Claves para evitar los dolores musculares tras el entrenamiento

Practicar ejercicio físico es un imprescindible cuando se trata de llevar a cabo un estilo de vida saludable. Y es que dotar al cuerpo de movimiento es fundamental para que el organismo funcione correctamente y cumpla con sus funciones de manera óptima. Sin embargo, es frecuente experimentar molestias en determinadas situaciones después de la práctica. Hoy te damos algunas claves para evitar dolores musculares tras el entrenamiento. ¡Toma nota y siéntete mejor que nunca!
☆ ☆ ☆ ☆ ☆
* _TAREA 1_:
Según el texto sobre los dolores musculares, ¿para qué es fundamental dotar al cuerpo de movimiento?
* _TAREA 2_:
Resume en menos palabras el párrafo del texto sobre los dolores musculares que comienza con "Practicar ejercicio físico es un imprescindible", sin perder sus datos principales.
* _TAREA 3_:
Prolonga el texto sobre los dolores musculares a partir de su última oración.
El listado no interviene en nada de lo que aquí se pide.

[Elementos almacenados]
☆ ☆ ☆ ☆ ☆
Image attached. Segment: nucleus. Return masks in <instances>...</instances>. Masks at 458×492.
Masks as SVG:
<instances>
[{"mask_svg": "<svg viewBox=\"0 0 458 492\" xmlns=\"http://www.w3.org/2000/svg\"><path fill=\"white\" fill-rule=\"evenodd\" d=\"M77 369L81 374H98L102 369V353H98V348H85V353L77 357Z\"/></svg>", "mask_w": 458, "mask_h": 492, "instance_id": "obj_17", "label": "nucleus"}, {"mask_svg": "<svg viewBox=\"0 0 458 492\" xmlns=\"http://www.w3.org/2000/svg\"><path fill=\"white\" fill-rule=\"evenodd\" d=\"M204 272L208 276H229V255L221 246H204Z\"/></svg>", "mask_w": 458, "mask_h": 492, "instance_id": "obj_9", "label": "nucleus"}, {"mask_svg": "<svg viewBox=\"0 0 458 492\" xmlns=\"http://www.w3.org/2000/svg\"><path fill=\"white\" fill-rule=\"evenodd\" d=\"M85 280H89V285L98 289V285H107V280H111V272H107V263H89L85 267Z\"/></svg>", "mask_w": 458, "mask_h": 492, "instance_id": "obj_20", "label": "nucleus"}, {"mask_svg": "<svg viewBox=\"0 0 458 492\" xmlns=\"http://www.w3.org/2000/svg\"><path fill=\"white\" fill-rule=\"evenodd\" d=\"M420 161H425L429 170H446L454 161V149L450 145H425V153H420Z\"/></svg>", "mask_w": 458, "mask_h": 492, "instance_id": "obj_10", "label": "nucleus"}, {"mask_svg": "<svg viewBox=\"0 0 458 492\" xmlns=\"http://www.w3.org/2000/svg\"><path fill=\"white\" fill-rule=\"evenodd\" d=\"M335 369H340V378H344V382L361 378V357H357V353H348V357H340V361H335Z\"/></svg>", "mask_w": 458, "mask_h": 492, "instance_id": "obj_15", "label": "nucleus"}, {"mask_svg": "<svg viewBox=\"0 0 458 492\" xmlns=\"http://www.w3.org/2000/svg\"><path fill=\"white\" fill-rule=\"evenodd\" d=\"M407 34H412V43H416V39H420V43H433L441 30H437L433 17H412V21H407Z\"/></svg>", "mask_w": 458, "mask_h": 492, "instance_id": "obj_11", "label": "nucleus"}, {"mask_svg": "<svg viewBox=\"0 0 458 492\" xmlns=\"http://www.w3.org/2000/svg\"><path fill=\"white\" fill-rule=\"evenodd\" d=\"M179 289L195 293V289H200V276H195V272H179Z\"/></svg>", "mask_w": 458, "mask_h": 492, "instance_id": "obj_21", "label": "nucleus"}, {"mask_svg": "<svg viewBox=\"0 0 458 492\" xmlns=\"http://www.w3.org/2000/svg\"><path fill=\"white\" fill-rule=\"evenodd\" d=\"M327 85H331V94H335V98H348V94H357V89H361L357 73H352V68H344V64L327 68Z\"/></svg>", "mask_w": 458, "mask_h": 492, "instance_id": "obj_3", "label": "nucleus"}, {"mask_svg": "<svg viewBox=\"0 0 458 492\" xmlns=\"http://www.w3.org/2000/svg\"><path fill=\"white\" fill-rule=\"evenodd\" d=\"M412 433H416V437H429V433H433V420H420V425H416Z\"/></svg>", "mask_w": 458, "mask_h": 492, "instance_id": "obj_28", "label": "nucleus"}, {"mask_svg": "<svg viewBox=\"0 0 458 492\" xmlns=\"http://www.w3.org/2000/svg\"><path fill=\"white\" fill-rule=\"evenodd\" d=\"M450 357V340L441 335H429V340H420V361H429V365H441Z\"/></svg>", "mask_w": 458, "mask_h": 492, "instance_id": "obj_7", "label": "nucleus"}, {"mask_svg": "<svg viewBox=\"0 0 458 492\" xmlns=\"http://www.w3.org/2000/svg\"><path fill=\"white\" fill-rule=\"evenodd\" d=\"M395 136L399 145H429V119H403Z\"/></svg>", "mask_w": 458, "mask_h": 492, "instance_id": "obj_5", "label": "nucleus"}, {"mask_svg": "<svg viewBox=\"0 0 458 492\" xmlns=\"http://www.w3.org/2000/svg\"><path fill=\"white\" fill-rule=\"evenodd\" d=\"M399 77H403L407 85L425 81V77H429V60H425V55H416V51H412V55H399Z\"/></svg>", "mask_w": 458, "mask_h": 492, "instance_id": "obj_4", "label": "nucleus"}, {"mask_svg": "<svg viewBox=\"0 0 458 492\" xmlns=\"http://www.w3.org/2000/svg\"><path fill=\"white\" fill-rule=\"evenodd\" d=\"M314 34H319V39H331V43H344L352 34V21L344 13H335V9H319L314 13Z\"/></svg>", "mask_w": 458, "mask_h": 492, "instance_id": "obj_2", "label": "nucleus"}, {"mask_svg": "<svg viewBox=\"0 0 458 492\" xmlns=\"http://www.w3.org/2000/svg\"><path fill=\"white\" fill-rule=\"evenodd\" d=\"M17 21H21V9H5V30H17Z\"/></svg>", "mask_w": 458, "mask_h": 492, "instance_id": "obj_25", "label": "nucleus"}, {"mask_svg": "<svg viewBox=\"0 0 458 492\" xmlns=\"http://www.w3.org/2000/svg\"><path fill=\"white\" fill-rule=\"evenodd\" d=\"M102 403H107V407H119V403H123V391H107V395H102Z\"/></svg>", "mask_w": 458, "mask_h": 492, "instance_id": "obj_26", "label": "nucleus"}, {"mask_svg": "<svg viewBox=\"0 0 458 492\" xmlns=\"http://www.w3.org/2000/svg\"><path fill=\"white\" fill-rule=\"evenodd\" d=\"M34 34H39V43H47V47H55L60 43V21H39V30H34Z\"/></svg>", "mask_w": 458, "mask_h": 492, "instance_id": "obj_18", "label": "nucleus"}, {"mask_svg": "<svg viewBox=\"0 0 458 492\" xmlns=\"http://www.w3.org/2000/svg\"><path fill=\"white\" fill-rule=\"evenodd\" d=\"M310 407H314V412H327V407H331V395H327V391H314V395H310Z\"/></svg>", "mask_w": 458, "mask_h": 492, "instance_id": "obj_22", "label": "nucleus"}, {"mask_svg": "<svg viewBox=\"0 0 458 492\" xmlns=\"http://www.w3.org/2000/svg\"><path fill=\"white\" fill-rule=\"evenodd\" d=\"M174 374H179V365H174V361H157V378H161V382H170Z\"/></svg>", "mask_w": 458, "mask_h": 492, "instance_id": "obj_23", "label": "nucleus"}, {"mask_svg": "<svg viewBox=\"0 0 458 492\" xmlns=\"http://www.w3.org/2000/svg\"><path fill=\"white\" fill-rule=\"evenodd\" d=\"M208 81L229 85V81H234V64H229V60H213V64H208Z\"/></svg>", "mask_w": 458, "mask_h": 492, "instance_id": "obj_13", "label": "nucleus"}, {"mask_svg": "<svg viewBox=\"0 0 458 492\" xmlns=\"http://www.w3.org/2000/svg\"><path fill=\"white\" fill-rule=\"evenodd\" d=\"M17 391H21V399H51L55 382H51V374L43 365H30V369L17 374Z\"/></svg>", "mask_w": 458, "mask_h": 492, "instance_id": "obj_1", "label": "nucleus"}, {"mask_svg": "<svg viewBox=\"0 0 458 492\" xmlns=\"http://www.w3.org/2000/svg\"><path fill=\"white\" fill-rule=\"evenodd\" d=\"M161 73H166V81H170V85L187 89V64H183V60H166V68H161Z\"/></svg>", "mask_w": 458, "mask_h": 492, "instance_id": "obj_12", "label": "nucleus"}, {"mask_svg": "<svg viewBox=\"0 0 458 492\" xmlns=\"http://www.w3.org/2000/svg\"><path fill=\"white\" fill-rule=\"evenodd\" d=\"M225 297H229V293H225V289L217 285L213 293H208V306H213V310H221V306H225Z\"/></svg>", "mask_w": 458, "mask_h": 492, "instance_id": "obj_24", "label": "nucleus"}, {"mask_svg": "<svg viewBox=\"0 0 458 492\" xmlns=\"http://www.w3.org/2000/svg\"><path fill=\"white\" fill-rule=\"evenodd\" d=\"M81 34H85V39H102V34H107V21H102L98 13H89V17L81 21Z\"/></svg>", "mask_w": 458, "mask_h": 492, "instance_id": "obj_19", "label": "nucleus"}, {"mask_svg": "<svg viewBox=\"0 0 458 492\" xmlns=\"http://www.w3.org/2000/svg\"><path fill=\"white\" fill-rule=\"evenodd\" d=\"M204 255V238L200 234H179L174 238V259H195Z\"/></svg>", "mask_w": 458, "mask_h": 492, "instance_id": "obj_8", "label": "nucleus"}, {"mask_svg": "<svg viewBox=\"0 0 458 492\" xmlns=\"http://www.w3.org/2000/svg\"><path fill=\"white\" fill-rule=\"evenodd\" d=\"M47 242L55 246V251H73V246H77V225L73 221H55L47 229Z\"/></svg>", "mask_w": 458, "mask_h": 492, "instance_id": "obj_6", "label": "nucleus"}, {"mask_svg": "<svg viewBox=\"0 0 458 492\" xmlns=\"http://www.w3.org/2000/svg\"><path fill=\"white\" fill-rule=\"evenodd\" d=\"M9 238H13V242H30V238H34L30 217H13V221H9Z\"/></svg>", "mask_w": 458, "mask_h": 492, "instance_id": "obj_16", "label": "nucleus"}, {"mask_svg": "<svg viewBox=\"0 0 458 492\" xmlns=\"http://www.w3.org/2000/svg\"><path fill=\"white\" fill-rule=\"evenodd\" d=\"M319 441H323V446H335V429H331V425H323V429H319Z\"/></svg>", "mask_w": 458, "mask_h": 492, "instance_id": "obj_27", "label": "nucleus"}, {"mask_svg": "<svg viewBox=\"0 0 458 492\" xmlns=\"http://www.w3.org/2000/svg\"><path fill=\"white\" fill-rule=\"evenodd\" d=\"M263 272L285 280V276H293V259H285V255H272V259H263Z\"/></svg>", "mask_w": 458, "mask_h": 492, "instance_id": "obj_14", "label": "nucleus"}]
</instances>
☆ ☆ ☆ ☆ ☆
* _RESULTADO DE LA TAREA 1_:
Para que el organismo funcione correctamente y cumpla con sus funciones de manera óptima.

* _RESULTADO DE LA TAREA 2_:
El ejercicio físico es imprescindible para un estilo de vida saludable, porque el movimiento permite que el organismo funcione de manera óptima. Aun así, es frecuente sentir molestias tras la práctica, por lo que se ofrecen claves para evitar los dolores musculares después de entrenar.

* _RESULTADO DE LA TAREA 3_:
Disponer de una rutina deportiva adecuada reporta multitud de beneficios tanto en el plano físico como en el mental y emocional. Si esta es completa y combina actividades de cardio y fuerza, la salud cardiovascular se ve favorecida, reduciendo el riesgo de desarrollar ciertas enfermedades asociadas y manteniendo un corazón fuerte. El aumento de la capacidad pulmonar, de la densidad ósea o de la masa muscular, es otro de los efectos positivos de mantenerse en movimiento. Esto repercute directamente en la capacidad del sistema inmune para trabajar con eficiencia y mantener la salud integral en buenas condiciones. Puedes consultar nuestro post sobre Estilo de vida saludable y prevención de enfermedades.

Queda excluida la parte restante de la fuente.